Text section:
---
About the last week in June 1961 Bolt demonstrated the process and device in secret to Mr. Beckmann at Alpine's place of business in Norwood, New Jersey, after which Mr. Beckmann discussed with Bolt the matter of a license agreement under which Alpine would manufacture the device and use the system. On July 19, 1961, as a condition of seeing the working drawings of the device, Mr. Beckmann signed an agreement for Alpine providing that Alpine and associate companies would neither divulge Bolt's pneumatic sound source design to others nor incorporate it in the design of other devices until a patent had been issued or denied.1 At the time of the filing of the complaint the patent had not been issued or denied.
In the last week of July Bolt rented a PAR gun to Alpine and furnished a technician to operate it in connection with a survey Alpine was making in Baychester, New York. Alpine thereafter expressed no interest in taking a license and discussions thereon were terminated.
Bolt charges that Mr. Beckmann and Alpine misled it as to their interest in the PAR gun and in violation of their written obligation disclosed the secrets reposed in them to Lamont and others. It is further alleged by Bolt that Alpine sold to Lamont devices embodying such secrets, each knowing that the other had received Bolt's disclosures of such discoveries in trust and confidence.
---
Stored data:
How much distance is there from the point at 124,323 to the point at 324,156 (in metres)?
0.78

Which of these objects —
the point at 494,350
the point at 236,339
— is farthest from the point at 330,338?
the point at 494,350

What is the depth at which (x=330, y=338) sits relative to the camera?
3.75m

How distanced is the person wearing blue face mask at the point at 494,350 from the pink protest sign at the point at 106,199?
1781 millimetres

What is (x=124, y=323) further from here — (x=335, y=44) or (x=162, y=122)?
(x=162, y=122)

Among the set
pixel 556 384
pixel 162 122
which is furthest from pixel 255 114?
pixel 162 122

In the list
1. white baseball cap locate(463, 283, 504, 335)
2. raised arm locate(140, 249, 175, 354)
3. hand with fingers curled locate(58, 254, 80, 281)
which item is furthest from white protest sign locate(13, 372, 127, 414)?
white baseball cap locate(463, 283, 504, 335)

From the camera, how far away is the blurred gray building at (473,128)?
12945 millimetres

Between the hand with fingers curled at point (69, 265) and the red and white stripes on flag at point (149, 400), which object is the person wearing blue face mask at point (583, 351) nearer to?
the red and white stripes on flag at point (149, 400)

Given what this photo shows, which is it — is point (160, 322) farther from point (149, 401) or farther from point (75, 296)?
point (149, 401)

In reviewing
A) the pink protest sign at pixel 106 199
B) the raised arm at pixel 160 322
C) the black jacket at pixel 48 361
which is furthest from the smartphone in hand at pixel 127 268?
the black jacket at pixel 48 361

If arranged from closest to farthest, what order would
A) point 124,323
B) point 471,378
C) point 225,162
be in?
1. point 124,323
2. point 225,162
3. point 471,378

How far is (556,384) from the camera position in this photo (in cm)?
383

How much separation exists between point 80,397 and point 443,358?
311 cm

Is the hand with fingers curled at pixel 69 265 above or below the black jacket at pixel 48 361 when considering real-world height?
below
---
Work to do:
A - For the passage about Bolt and Alpine, decide whether each statement agrees with it, answering yes or no and quoting the words that decide it: (i) Mr. Beckmann signed an agreement for Alpine on July 19, 1961; (ii) Bolt sold a PAR gun to Alpine for the Baychester survey; (iii) the patent had been issued when the complaint was filed.
B - List every person or company named in the passage about Bolt and Alpine.
C - Pick up the passage about Bolt and Alpine after its final sentence and continue it for one paragraph.
The records are taken from a separate source.

Expected answers:
A -
(i) Yes: "On July 19, 1961, as a condition of seeing the working drawings of the device, Mr. Beckmann signed an agreement for Alpine"
(ii) No: "Bolt rented a PAR gun to Alpine"
(iii) No: "At the time of the filing of the complaint the patent had not been issued or denied."

B - Bolt, Mr. Beckmann, Alpine, Lamont

C -
In 1964 Bolt heard that Alpine was interested in pneumatic echo sounders and reopened discussion with Mr. Beckmann with a view to granting a license to Alpine to use, but not to make and sell, the PAR gun and the process of using it. During such discussions Bolt reminded Mr. Beckmann of his and Alpine's obligation under the secrecy agreement and warned against making disclosures or assisting others to make the gun or use the system.
During the discussions Mr. Beckmann induced Bolt to place one of its latest models in Alpine's and his hands for use in testing it aboard their survey ships. They had that model in their possession at least three days. The negotiations continued for two months, Mr. Beckmann and Alpine representing that they desired to evaluate the apparatus completely before they decided whether to conclude a license agreement. The complaint further alleged that during these negotiations Mr. Beckmann admitted that Alpine had made six devices and Lamont had made twenty-six.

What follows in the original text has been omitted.